◆ Parts of the exercise ◆
A. According to the Vienna introduction, how many people lived in the empire whose capital Vienna was before 1918?
B. Carry the introduction to Vienna forward from the point where it ends.

◆ Selected extract ◆
Most people visit
Vienna with
a vivid image of the city in their
minds: a monumental vision of
Habsburg palaces, trotting white
horses, old ladies in fur coats and
mountains of fat cream cakes. And
they're unlikely to be disappointed,
for the city positively feeds off
imperial nostalgia - High Baroque
churches and aristocratic mansions
pepper the Innere Stadt, monumental
projects from the late nineteenth
century line the Ringstrasse, and
postcards of the Emperor Franz-Josef
and his beautiful wife Elisabeth
still sell by the sackful. Just as
compelling as the old Habsburg
stand-bys are the wonderful
Jugendstil and early Modernist
buildings, products of the era of
Freud, Klimt, Schiele, Mahler and
Schönberg, when the city's famous
coffeehouses were filled with
intellectuals from every corner of
the empire. Without doubt, this was
Vienna's golden age, after which all
has been decline: with the end of
the empire in 1918, the city was
reduced from a metropolis of over
two million, capital of a vast
empire of fifty million, to one of
barely more than 1.5 million and
federal capital of a small country
of just eight million souls.

◆ Data ◆
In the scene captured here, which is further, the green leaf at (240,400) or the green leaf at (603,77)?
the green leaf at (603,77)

◆ Exercise results ◆
A. Fifty million.

B.
Given the city's
twentieth-century history, it's
hardly surprising that the Viennese
are as keen as anyone to continue
plugging the good old days. The
visual scars from this turbulent
history are comparatively light -
even Hitler's sinister wartime Flacktürme
(anti-aircraft towers) are confined
to the suburbs - though the
destruction of the city's enormous
Jewish community, the driving force
behind the city's fin-de-siècle
culture, is a wound that has proved
harder to heal. The city has
struggled since to live up to the
glorious achievements of its past,
and has failed to shake off a
reputation for xenophobia. Yet for
all its problems, Vienna is still an
inspiring city to visit, with one of
the world's greatest art collections
in the Kunsthistorisches Museum
, world-class orchestras and a
superb architectural heritage. It's
also an eminently civilized place,
clean, safe (for the most part) and
peopled by citizens who do their
best to live up to their reputation
for Gemütlichkeit , or
"cosiness". And despite
its ageing population, it's also a
city with a lively nightlife, with
plenty of late-opening Musikcafés
and drinking holes. Even Vienna's
restaurants, long famous for
quantity over quality, have
discovered more innovative ways of
cooking and are now supplemented by
a wide range of ethnic restaurants.
Most first-time visitors spend
the majority of their time in
Vienna's central district, the Innere
Stadt . Retaining much of its
labyrinthine street layout, it's the
city's main commercial district,
packed with shops, cafés and
restaurants. The chief sight here is
the Stephansdom , Vienna's
finest Gothic edifice, standing at
the district's pedestrianized centre.
Tucked into the southwest corner of
the Innere Stadt is the Hofburg
, the former imperial palace and
seat of the Habsburgs, now housing a
whole host of museums, the best of
which is the Schatzkammer, home to
the crown jewels.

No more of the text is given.